Pertunjukan Prada bukanlah kontes kecantikan yang sederhana, jadi ketika co-desainer Miuccia Prada dan Raf Simons berusaha keras untuk bersikap oposisi dan provokatif, hasilnya sungguh aneh.

Celana ketat wol tebal dengan simpul ikat pinggang. Tabung payudara dengan saku kancing di puting. Sepatu yang tumitnya terkelupas seperti ikal yang diolesi mentega. Di markas Prada di Milan yang terbuat dari beton besar, catwalk berubah menjadi tikungan tajam, menghalangi penonton untuk melihat apa yang akan terjadi selanjutnya. Setiap pakaian bahkan lebih gila dari yang sebelumnya. Dia mengenakan gaun pesta lemon tanpa tali dengan kacamata hitam seukuran masker gas, dan celana jins hitam yang dimasukkan ke dalam sepatu bot koboi putih kotor.

Kombinasi tabung montok dan kacamata hitam raksasa dari Prada di Milan. Foto: Alessandro Garofalo/Reuters

Di belakang panggung setelah pertunjukan, dikelilingi oleh penggemar selebriti yang mengantri untuk ciuman udara, ketika tiba giliran mereka, aktor Maya Hawke berkata, “Saya seorang gadis dari Uma,” tetapi para desainer berkata, Ketidakpastian adalah kuncinya, katanya. Ini merupakan kemarahan terhadap algoritma. “Kami didorong oleh algoritma.
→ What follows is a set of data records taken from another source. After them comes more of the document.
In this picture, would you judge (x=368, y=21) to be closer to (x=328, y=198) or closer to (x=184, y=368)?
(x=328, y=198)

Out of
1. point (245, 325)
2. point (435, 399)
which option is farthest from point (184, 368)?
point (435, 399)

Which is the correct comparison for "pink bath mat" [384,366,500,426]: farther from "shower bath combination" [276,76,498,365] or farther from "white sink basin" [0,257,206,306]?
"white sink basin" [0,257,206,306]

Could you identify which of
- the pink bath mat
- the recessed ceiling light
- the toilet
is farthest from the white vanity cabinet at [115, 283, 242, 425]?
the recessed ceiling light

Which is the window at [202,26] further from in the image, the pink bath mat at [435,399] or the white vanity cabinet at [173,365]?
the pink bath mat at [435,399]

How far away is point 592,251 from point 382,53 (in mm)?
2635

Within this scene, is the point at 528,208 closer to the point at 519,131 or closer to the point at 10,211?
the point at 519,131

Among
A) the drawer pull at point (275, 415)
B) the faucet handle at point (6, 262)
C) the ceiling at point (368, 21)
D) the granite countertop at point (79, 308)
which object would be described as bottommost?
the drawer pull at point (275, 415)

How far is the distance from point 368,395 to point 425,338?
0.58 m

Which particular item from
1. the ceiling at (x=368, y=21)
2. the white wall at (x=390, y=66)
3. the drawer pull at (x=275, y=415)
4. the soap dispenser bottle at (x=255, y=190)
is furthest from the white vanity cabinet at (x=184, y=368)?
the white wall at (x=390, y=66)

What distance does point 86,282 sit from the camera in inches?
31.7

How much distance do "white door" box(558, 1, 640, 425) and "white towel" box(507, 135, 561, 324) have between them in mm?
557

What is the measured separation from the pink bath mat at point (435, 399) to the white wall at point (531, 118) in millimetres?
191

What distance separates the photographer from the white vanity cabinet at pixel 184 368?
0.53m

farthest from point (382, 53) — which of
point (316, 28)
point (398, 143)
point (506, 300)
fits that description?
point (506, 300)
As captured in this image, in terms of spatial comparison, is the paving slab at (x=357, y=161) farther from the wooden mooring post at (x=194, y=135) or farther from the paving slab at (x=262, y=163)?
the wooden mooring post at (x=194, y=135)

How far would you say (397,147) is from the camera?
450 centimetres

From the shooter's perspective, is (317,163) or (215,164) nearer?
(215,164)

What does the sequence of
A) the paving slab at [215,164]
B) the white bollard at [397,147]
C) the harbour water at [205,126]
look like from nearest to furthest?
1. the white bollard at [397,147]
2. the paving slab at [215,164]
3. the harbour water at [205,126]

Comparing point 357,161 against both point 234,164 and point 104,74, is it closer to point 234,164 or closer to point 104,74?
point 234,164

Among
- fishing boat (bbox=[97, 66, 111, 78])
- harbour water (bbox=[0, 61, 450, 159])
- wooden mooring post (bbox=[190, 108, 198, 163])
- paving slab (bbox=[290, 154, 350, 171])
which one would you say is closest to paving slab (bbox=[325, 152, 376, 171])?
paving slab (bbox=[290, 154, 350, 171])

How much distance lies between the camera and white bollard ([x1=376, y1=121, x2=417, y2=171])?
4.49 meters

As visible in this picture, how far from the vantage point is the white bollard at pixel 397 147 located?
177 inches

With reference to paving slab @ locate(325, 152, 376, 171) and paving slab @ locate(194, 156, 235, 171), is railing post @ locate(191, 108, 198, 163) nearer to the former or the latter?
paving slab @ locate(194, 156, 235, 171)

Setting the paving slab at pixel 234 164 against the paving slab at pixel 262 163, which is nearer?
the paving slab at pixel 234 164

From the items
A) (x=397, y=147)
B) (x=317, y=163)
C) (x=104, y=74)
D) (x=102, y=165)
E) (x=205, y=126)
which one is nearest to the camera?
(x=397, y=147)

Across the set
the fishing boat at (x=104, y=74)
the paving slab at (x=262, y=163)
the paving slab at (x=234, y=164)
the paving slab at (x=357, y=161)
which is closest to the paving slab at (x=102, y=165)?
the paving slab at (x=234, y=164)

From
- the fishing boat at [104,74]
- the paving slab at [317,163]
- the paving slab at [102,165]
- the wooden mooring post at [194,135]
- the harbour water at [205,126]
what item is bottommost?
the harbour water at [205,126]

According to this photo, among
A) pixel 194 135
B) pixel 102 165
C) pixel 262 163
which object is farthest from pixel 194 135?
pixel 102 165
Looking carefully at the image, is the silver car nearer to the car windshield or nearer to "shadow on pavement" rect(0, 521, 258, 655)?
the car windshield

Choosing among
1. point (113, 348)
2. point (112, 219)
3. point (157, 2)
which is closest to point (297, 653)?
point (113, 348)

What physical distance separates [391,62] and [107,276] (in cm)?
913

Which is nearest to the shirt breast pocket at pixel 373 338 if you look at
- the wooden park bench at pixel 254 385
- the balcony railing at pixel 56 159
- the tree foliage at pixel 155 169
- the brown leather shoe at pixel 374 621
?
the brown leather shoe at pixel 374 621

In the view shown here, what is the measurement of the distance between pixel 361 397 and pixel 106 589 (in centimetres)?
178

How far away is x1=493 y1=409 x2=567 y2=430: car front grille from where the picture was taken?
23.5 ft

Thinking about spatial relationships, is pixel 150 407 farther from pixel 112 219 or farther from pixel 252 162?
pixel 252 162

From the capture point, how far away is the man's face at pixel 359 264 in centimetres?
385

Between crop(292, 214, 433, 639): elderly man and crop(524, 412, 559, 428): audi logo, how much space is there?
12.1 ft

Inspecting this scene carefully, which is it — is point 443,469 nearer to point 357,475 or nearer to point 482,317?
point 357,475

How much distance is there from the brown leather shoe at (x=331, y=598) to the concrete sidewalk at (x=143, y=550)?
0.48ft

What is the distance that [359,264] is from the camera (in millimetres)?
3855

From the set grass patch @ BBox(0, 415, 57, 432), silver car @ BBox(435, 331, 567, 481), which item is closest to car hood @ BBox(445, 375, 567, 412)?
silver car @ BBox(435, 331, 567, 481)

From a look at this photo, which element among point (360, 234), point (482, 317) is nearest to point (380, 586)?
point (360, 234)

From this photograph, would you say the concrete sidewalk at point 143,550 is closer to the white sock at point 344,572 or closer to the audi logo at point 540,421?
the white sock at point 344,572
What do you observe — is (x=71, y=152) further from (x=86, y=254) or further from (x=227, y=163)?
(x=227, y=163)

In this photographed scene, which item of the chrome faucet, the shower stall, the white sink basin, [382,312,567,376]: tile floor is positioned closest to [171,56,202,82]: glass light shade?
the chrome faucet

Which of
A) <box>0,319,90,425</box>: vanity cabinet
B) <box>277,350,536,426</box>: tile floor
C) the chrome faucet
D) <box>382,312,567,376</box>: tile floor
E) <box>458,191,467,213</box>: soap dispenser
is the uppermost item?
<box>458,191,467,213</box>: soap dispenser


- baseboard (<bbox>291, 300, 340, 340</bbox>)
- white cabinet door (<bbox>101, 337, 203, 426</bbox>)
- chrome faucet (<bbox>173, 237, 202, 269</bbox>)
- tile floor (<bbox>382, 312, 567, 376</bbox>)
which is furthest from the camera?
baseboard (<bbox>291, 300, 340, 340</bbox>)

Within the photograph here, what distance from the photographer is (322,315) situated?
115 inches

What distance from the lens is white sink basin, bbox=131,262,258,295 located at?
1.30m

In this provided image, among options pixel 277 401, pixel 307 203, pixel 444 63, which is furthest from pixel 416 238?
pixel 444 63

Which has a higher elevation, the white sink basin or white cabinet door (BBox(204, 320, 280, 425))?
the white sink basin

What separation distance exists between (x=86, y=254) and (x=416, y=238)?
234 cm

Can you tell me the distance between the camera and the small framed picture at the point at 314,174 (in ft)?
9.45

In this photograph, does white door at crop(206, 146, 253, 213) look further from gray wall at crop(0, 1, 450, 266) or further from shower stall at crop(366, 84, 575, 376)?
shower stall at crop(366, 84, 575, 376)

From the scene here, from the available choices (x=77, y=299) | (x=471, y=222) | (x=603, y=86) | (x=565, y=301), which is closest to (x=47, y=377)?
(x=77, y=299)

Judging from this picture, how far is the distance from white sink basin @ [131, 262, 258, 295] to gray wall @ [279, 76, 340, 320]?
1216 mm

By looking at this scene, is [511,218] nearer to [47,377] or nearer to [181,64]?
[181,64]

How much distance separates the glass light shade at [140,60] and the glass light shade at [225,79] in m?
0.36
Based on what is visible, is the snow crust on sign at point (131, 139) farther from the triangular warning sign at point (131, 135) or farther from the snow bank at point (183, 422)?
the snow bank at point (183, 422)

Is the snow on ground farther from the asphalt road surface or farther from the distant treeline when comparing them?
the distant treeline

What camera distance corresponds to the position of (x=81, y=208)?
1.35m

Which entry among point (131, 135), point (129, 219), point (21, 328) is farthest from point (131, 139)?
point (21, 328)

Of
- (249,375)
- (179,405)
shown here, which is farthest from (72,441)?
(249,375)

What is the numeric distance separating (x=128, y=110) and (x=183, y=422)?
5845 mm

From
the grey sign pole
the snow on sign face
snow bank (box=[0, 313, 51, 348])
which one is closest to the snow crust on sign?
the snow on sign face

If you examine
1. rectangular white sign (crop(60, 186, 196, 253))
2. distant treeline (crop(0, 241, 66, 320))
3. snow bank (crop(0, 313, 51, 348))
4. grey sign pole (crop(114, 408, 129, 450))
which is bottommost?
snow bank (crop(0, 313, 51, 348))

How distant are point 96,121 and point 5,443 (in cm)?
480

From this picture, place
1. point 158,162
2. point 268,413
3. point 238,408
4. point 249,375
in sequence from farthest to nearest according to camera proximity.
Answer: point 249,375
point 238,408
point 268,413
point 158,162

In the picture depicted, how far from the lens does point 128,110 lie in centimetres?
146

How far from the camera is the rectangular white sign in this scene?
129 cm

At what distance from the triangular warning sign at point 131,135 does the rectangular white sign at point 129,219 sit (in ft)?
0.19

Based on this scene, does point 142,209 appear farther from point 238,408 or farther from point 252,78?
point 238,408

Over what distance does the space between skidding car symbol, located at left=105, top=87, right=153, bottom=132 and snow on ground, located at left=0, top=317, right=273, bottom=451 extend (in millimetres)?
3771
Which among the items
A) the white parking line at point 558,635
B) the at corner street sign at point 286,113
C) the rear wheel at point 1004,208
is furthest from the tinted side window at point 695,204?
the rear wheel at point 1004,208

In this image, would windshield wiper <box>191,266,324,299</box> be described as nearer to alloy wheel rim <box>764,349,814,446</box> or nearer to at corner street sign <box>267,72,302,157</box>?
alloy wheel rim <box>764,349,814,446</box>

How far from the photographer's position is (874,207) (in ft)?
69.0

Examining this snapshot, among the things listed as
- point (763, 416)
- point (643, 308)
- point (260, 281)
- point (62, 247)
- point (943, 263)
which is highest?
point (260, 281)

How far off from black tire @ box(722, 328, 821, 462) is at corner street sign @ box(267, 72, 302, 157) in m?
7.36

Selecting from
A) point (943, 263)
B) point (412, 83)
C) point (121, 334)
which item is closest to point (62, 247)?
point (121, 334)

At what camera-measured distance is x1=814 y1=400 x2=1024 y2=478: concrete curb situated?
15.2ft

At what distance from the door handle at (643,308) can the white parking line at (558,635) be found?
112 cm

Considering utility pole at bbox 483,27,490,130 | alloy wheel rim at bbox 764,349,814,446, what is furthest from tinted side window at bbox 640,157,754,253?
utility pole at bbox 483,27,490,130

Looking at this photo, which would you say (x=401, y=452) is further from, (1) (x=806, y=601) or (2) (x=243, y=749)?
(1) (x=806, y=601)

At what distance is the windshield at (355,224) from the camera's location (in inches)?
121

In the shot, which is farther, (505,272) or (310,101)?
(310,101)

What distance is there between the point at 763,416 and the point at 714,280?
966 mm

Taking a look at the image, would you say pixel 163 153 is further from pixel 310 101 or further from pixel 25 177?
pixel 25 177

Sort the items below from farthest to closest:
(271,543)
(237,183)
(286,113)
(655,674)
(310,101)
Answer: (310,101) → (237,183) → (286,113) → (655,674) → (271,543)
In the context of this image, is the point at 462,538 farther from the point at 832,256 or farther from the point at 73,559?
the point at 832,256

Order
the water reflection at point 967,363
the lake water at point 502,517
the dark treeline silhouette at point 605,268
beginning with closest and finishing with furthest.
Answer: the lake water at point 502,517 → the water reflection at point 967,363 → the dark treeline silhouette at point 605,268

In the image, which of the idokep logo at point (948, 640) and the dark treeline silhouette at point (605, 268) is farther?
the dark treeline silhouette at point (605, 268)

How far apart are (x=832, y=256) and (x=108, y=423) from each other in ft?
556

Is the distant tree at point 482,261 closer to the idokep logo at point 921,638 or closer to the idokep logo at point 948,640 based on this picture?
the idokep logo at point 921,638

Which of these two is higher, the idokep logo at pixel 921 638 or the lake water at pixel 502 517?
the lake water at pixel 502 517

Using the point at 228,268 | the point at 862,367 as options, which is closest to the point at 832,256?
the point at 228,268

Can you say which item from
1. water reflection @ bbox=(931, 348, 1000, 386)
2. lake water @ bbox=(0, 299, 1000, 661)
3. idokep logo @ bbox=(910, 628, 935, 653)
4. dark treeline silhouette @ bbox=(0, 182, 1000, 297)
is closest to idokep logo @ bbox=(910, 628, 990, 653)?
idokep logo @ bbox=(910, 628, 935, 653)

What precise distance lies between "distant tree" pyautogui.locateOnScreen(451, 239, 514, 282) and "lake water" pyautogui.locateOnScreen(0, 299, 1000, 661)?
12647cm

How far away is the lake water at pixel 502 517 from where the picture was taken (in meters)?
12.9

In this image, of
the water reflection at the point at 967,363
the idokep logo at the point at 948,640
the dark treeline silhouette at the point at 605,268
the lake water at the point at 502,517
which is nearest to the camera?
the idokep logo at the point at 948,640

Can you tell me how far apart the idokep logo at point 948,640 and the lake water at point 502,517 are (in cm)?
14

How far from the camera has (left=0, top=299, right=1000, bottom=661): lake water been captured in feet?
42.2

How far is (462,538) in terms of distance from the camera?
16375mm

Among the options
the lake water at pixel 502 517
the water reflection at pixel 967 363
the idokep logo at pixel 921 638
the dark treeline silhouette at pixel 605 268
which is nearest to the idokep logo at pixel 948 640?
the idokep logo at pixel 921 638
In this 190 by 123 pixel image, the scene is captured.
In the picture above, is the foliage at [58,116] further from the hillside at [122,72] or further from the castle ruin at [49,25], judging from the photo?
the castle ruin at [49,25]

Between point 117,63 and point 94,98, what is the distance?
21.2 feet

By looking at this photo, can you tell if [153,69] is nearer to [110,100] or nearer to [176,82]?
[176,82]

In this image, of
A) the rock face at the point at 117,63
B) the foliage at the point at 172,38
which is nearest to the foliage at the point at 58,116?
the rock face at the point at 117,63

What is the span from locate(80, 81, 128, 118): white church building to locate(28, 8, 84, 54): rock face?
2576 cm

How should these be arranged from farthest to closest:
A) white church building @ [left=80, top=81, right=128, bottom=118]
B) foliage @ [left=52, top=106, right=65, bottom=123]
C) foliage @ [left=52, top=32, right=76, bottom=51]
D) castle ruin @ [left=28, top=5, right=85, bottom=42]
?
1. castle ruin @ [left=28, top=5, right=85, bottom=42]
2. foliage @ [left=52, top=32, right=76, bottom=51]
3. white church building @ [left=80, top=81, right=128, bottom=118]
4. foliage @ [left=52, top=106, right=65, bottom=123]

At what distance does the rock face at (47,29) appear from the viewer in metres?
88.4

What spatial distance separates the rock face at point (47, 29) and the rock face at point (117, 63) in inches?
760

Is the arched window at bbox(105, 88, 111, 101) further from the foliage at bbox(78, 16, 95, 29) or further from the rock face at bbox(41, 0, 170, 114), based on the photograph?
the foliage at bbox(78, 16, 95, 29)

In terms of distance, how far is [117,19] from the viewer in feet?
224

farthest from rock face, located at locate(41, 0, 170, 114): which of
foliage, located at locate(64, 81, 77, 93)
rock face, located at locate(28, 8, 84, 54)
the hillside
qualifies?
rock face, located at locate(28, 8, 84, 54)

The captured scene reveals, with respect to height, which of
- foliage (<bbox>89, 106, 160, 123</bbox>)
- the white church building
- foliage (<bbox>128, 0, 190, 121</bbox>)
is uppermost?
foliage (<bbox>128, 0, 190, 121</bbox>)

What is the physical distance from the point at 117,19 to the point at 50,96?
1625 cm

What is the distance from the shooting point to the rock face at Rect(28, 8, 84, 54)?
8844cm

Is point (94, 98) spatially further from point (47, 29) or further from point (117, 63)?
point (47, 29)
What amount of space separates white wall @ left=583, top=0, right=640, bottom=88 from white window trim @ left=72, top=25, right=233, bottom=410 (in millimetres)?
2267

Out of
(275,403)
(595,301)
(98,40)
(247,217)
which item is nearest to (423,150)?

Kami menyukai sesuatu karena orang-orang mengatakan kami menyukainya,” kata Prada, seraya menambahkan bahwa pertunjukan ini menawarkan perspektif berbeda. “Kami ingin semua orang menjadi pahlawan super mereka sendiri, dengan kisah mereka sendiri, kekuatan mereka sendiri,” tambah Simmons. “Bukan tenaga, saya tidak suka tenaga. Saya suka kekuatan,” koreksi Prada.

Koleksinya memiliki keberanian dalam hal buruknya, dan Prada mengakui bahwa dia “sangat, sangat gugup untuk pertunjukan ini, bahkan lebih dari biasanya.” Koleksinya dihiasi dengan telur Paskah dalam bentuk akting cemerlang dari sepatu kultus Prada, seperti aksen bersol espadrille yang terakhir terlihat di catwalk pada September 2010, menggandakan DNA unik Prada Ta. Ayo pakai yang lama,” ajaknya.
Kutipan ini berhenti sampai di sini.